Directive A: According to the piece on run clubs, how many athletics clubs are there in the UK?
Directive B: Continue the piece on run clubs and athletics clubs from where it stops.

Passage given:
········

Fast fashion makes faster friends
If run clubs are the new nightclubs, can the line between social run crews and athletics clubs be fully blurred with a high-end racing singlet?
In the world of run clubs, it’s the occasional appearance of social crews on the news which allow your non-running friends and family a brief peek into why you seem hell bent on braving the elements to make your body suffer every other day. Deeper, and maybe more intensely into the sport are performance-oriented athletics clubs.
A newcomer to the sport will not understand the difference between an athletics club and a run crew. They’re both run clubs, after all. For instance, when I called Mike Saes the man who invented run clubs, he was at pains to point out that NYC Bridgerunners is a crew, not a club. Crews are social hubs built to support a community. Crews are there at mile 22 of your hometown marathon screaming for you to keep going just a few more minutes.
An athletics club is different. More common in the UK (there are over 2,000), they’re more formal, and all about performance. It’s about doing the work and getting faster. It’s Strava Local Legend mentality with a suitably stiff upper lip. It’s about fastidiously logging your times on a publicly searchable website (Power of 10) and beating the next person in amateur races. Your neighbor is more competition than friend.

········

Material supplied:
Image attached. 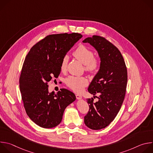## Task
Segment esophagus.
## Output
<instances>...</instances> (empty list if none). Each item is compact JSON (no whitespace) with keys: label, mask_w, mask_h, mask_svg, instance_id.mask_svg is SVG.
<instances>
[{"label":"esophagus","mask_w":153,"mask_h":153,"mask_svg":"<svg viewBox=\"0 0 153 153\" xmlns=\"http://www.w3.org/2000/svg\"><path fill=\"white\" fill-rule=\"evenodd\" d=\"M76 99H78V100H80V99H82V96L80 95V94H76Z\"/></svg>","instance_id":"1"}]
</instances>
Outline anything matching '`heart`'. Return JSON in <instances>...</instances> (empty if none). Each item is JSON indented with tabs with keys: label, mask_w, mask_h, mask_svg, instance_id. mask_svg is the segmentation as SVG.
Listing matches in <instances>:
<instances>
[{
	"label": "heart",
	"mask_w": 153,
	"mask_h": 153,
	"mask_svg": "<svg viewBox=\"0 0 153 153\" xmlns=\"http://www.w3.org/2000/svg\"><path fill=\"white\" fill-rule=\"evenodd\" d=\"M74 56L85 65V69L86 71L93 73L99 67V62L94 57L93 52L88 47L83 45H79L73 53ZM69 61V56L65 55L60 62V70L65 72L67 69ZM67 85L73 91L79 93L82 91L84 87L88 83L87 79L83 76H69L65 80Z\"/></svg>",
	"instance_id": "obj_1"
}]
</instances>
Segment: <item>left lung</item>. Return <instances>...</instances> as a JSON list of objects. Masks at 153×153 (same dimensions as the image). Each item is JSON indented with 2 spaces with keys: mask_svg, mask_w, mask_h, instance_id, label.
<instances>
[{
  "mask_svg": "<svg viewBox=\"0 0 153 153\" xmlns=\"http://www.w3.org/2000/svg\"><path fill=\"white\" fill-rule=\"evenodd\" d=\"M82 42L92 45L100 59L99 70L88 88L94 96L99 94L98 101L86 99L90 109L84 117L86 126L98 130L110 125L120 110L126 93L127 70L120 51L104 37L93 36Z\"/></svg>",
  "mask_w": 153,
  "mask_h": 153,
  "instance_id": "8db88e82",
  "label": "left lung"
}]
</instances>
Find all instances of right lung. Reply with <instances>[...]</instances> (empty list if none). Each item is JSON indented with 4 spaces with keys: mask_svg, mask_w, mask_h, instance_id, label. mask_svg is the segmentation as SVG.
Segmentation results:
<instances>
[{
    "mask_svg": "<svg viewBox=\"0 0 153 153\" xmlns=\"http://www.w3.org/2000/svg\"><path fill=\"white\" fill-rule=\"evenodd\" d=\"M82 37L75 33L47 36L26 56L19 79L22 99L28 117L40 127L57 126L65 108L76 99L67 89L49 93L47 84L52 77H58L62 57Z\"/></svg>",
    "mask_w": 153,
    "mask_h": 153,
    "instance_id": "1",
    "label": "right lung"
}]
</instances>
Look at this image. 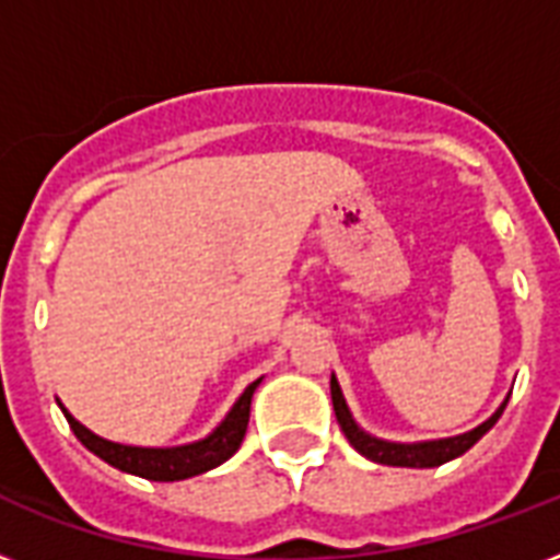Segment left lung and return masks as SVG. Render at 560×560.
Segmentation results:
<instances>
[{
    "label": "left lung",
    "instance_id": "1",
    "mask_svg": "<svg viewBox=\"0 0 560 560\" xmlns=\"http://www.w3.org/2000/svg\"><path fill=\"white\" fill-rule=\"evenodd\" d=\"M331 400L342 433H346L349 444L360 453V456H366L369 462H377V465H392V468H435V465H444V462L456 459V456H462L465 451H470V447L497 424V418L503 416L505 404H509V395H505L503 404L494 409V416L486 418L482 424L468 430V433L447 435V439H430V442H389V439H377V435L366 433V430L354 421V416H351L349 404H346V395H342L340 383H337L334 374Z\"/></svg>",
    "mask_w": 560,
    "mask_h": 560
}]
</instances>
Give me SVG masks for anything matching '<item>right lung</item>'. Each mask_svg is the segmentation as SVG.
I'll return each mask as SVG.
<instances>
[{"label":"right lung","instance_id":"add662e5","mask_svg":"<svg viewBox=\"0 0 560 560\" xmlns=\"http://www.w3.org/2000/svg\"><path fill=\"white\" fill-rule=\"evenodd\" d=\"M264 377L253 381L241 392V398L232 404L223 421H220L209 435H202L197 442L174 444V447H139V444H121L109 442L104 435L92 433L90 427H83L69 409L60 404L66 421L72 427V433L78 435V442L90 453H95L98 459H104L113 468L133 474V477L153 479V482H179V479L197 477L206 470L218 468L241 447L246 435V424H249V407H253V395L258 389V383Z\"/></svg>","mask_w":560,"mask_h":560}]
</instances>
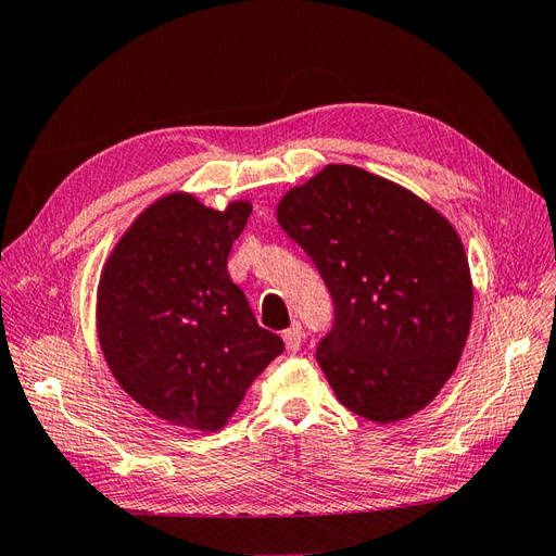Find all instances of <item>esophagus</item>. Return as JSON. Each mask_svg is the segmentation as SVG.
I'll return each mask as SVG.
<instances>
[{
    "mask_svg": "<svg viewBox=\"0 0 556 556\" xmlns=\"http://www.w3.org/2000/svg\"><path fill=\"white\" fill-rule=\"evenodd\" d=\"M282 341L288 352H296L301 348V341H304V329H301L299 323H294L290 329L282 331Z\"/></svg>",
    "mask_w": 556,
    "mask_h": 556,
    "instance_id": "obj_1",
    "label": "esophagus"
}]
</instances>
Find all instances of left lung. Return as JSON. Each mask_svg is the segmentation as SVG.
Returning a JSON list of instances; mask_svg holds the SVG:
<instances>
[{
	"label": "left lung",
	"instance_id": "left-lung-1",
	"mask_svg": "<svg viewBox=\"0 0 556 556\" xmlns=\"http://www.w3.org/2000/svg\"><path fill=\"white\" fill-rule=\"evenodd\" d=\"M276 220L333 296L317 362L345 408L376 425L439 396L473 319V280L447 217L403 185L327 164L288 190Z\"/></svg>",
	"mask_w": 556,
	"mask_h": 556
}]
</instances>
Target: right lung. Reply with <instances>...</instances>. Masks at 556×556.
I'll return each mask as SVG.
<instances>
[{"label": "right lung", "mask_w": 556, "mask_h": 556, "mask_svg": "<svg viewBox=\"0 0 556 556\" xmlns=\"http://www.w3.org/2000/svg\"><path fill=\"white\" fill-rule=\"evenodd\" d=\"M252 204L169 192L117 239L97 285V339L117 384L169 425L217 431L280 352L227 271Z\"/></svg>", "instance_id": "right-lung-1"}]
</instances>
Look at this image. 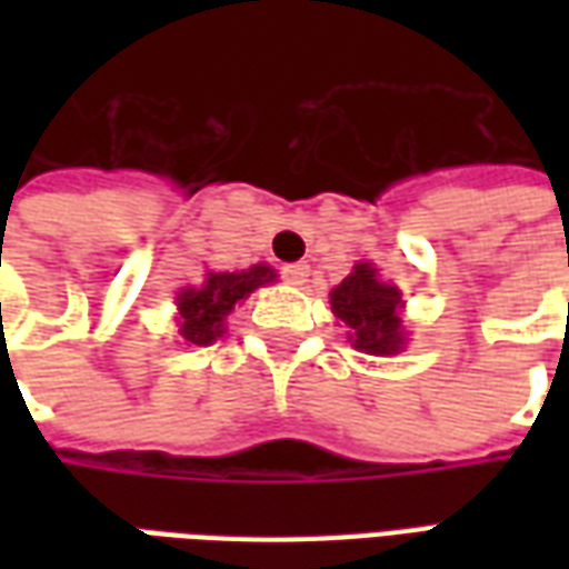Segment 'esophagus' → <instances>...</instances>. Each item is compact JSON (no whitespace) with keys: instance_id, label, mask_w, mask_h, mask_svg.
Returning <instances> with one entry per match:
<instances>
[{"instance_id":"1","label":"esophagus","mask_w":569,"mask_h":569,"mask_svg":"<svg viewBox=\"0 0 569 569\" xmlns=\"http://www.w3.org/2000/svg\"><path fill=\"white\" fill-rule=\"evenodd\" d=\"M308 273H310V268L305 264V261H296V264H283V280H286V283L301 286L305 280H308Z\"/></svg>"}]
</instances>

········

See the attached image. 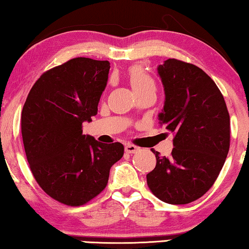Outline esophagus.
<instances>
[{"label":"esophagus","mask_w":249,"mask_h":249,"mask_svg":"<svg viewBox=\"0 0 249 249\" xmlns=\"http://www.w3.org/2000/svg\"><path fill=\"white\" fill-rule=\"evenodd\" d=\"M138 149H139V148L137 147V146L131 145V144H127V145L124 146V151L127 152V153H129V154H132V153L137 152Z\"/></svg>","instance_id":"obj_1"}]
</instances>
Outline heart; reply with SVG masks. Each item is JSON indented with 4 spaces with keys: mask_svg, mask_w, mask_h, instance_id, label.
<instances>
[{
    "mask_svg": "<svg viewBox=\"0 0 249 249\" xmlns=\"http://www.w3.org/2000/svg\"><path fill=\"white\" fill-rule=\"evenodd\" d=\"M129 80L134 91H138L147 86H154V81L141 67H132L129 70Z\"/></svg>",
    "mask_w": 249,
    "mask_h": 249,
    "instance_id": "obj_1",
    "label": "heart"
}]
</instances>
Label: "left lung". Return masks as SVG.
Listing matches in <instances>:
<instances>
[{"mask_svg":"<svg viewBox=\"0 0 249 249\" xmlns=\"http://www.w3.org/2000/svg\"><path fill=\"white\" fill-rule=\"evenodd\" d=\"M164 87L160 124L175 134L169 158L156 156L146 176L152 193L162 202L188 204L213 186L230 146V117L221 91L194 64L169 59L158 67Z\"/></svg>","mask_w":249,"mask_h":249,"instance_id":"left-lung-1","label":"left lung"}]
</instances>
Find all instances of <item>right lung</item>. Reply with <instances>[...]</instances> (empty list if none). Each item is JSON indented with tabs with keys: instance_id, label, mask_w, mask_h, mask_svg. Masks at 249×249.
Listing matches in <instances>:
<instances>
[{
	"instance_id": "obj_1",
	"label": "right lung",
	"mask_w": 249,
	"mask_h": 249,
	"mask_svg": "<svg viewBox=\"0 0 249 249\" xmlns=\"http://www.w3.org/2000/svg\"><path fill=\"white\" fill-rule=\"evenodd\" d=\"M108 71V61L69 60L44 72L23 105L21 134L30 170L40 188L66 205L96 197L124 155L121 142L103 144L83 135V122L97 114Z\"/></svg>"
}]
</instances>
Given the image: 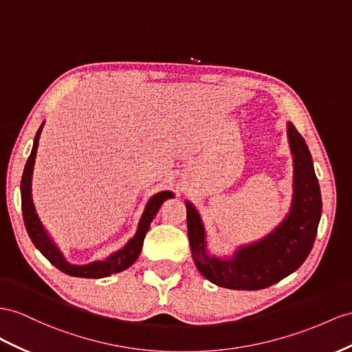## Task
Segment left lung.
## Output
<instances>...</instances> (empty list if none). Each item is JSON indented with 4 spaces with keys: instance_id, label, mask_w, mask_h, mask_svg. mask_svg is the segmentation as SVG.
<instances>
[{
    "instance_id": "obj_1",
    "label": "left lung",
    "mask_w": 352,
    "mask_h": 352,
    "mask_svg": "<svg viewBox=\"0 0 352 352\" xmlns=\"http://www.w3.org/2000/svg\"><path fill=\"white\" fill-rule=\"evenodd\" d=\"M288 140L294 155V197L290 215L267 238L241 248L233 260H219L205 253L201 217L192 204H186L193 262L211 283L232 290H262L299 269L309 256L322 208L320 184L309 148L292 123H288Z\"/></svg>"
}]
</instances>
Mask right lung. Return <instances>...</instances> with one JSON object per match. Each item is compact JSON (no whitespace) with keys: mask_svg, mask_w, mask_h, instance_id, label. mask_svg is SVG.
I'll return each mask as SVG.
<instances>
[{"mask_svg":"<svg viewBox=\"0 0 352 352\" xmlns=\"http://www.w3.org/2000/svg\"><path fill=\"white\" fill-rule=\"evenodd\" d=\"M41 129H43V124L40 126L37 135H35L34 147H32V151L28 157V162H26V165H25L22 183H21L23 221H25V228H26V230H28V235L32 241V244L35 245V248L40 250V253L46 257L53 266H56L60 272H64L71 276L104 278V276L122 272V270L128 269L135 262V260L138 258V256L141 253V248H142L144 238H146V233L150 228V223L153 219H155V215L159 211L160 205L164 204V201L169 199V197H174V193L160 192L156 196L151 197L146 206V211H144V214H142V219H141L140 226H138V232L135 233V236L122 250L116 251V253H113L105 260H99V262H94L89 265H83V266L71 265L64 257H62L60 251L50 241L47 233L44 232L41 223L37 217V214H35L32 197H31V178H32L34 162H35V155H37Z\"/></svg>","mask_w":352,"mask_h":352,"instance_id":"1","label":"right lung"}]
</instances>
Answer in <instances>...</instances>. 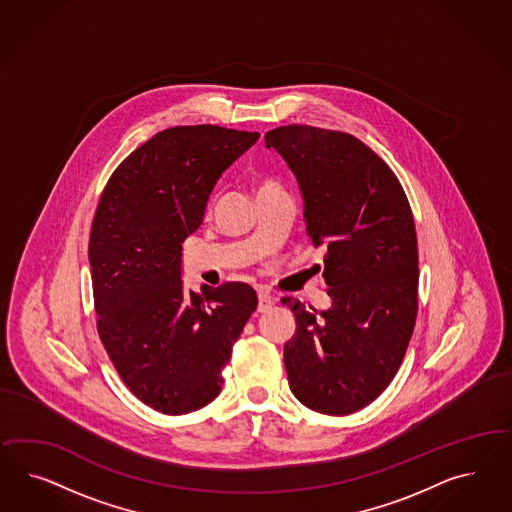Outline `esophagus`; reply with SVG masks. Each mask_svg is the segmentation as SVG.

········

Written reply A: Over 2,000.

Written reply B:
“Something that gives me great happiness is seeing people who have discovered running through social runs start leaning into the [more competitive] culture. They didn’t take it up because they wanted to go on a performance journey, but realized that actually they can do both.”
“They can do the social side for all the camaraderie, and mental health reasons, but wanted to race, and brought with them standards from their other, more social world. The traditional racing world had to modernize.”
So says Rob Wilson, longtime member of Highgate Harriers. Founded in 1879, they’re track specialists, but Rob talks about how the run club culture of London is a particularly rich tapestry for runners both new and seasoned.
For instance, the Harriers introduced the Night of the 10,000 metres PBs at Parliament Hill in 2013, which changed how track racing was viewed round the world. It’s fair to say that event inspired the likes of Tracksmith’s Twilight 5000 and this year’s On’s Squad Race Relay, and is in the same vein as major events like Grand Slam Track and Athlos in terms of being designed to invigorate track racing.
While huge urban crews like Your Friendly Runners in London and Koreatown Run Club in L.A. added track nights to their weekly schedules once they’d completed capturing the essence of modern crew culture, Unsanctioned Athletics, which I featured earlier this year, went a different route. I think they’re the perfect confluence of traditional and modern run club culture.
Coming from a large crew in Nottingham, England, they host events around the UK (and beyond) where athletes from traditional clubs are invited to compete in a street race for real prizes.
They’re one of the run clubs who wear custom Soar singlets, for whom Rob does marketing. Over the past five years, the company has kitted out 200 run clubs and other entities around the world, with a focus on those old-fashioned athletics clubs whose dodderiness extends to wearing stale old kits made by no-name manufacturers (and you can feel that lack of name while you’re running). That’s the corner of the market that Soar has seized upon.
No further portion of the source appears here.